At the recent Anant Rang Mental Health Cultural Festival, celebrated lyricist and screenwriter Javed Akhtar broke his silence on a deeply personal chapter of his life — his struggle with alcohol. In a rare and refreshingly candid moment, the veteran writer didn’t shy away from admitting the extent of his drinking or the inner dialogue that finally pushed him toward sobriety.
“I was not an alcoholic,” Akhtar began. “Alcoholic is someone who couldn’t function if a certain percentage of alcohol is not in his bloodstream. I don’t think that was the case with me. But I was a very, very heavy drinker.”
He went on to share a detail that many may find surprising: “Ultimately, I developed an allergy to whiskey. And I don’t think whiskey is meant for Indians. For our weather conditions, I don’t think whiskey is good for us. I was on rum for 11 long years, and I would polish one bottle every day. I was drinking. I had no excuse for it. I just drank. I wasn’t going through any grieving or loss or pain. I used to thoroughly enjoy drinking.”

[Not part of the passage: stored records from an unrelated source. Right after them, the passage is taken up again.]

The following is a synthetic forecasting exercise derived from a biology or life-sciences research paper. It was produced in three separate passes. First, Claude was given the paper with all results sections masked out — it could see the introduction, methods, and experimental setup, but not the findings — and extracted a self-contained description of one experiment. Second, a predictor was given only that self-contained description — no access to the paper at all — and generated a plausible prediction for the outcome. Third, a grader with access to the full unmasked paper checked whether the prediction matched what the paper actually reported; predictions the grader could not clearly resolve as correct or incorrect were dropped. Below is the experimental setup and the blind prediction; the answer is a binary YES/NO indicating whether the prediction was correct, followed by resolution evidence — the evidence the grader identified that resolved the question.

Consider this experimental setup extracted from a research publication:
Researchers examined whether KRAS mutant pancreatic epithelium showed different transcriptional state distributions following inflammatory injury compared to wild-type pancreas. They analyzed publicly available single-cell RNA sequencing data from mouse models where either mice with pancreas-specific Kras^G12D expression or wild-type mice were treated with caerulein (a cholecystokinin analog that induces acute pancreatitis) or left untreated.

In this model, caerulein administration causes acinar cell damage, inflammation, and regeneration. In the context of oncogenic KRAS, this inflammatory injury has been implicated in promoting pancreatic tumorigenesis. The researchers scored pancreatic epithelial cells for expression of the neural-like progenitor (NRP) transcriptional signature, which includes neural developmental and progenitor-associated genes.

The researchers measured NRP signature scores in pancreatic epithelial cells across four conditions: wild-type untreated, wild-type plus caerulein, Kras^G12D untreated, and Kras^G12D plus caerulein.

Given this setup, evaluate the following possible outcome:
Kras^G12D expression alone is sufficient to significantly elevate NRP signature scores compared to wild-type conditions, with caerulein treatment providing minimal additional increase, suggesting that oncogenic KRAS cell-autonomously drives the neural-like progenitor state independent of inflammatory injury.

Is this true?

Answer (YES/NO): NO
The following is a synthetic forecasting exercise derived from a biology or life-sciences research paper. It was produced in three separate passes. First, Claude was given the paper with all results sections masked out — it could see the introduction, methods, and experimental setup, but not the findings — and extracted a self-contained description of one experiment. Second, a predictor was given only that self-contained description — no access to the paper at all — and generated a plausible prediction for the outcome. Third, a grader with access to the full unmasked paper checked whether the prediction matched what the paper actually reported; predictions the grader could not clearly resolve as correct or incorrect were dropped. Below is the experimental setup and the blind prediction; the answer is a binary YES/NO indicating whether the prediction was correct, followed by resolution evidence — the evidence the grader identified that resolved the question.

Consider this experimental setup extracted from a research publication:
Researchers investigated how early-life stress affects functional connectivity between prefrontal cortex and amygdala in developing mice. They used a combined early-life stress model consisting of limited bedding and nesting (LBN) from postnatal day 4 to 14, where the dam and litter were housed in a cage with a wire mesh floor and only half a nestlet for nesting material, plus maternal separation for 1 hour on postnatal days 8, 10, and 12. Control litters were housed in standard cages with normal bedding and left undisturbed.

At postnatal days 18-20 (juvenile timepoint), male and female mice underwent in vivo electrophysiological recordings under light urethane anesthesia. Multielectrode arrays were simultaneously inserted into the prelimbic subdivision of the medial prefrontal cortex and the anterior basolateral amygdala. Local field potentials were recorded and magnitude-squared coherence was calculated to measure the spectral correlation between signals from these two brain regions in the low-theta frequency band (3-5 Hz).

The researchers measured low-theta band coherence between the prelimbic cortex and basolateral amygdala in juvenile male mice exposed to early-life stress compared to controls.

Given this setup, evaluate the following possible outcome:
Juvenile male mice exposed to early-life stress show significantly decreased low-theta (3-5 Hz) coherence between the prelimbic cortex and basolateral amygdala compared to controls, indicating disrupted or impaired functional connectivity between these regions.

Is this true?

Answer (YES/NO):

The turning point came in his forties, when a quiet moment of reflection brought a startling truth into focus. “I was in my forties, and I thought to myself — with some common sense — that if I kept drinking the way I am drinking, I would die in my early fifties. And I came to the realization that if I keep drinking, I’ll enjoy it for another decade, and then I will die. But if I don’t drink, I might live longer.”
And then, perhaps the most powerful line of the night: “I had no interest in dying. I genuinely don’t want to die — ever — if that is even possible.”
That raw honesty resonated with the audience, not because it came from a famous figure, but because it came from a place so fundamentally human — the will to live.
Javed Akhtar has been sober since July 31, 1991, a date he considers one of the best decisions of his life. His openness adds a new dimension to the conversations around addiction, breaking stigma and reminding others that transformation is possible — not through dramatic intervention, but through honest introspection and quiet courage.